▸ **DO THIS**
Please repeat the rows starting with the line that contains "Which choice among" and going on through the line that contains "40740 millimetres", substituting "observer" for "viewer" and leaving everything else unchanged.

▸ **PROVIDED ENTRIES**
§ §
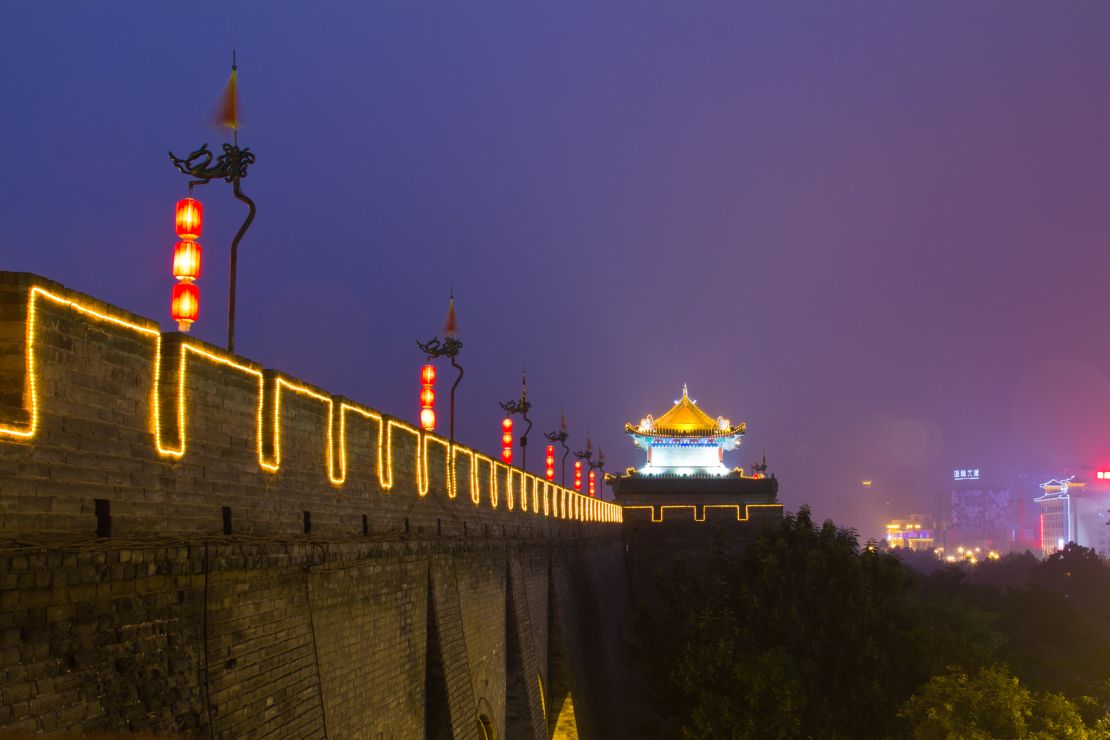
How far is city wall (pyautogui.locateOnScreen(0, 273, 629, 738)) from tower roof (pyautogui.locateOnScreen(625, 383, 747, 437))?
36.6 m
§ §
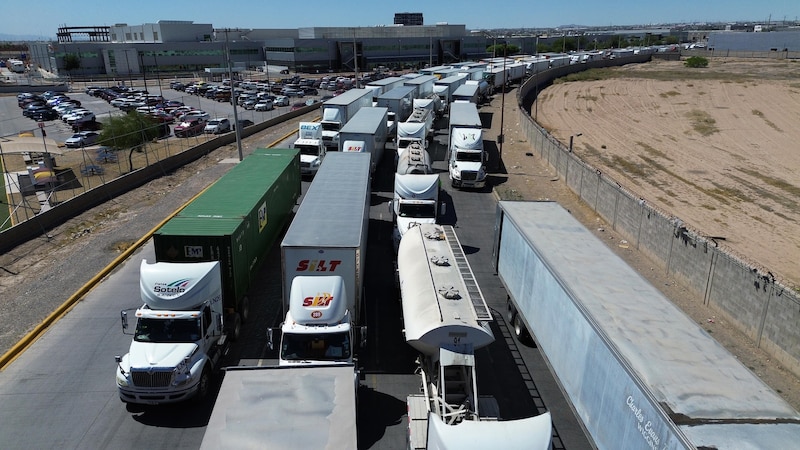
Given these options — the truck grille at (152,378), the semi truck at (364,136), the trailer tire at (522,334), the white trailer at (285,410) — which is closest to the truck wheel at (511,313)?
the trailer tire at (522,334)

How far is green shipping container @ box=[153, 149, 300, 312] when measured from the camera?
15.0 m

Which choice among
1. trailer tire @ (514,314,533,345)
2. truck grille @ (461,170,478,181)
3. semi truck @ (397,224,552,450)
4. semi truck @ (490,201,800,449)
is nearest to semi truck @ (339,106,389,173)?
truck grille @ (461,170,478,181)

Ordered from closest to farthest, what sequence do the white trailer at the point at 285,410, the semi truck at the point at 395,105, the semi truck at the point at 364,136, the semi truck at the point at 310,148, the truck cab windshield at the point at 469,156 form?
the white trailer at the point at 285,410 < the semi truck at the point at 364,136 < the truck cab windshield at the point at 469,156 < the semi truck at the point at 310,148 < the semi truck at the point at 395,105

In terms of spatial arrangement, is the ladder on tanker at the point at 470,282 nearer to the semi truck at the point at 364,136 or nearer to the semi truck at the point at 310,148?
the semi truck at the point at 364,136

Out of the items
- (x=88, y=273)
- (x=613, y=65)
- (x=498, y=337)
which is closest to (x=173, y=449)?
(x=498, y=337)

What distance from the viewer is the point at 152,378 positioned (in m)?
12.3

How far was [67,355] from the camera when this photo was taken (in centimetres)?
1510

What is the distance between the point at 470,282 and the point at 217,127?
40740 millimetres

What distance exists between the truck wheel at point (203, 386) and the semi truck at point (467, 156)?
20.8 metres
§ §
▸ **THE SOLUTION**
Which choice among
1. trailer tire @ (514,314,533,345)
2. truck grille @ (461,170,478,181)
3. semi truck @ (397,224,552,450)
4. semi truck @ (490,201,800,449)
is nearest to semi truck @ (339,106,389,173)?
truck grille @ (461,170,478,181)

Ordered from closest to farthest, what sequence do the white trailer at the point at 285,410, the semi truck at the point at 395,105, the semi truck at the point at 364,136, the semi truck at the point at 310,148, the truck cab windshield at the point at 469,156 form?
the white trailer at the point at 285,410 < the semi truck at the point at 364,136 < the truck cab windshield at the point at 469,156 < the semi truck at the point at 310,148 < the semi truck at the point at 395,105

In terms of spatial arrangement, is the ladder on tanker at the point at 470,282 nearer to the semi truck at the point at 364,136 or nearer to the semi truck at the point at 310,148?
the semi truck at the point at 364,136

Out of the items
- (x=88, y=273)
- (x=613, y=65)
- (x=498, y=337)
which is closest to (x=173, y=449)?
(x=498, y=337)

What distance from the observer is the point at 152,378 positioned (in m)?
12.3

How far was [67,355] from the camera when this photo was taken (in centimetres)?
1510

What is the distance between the point at 470,282 and the point at 217,127?
40740 millimetres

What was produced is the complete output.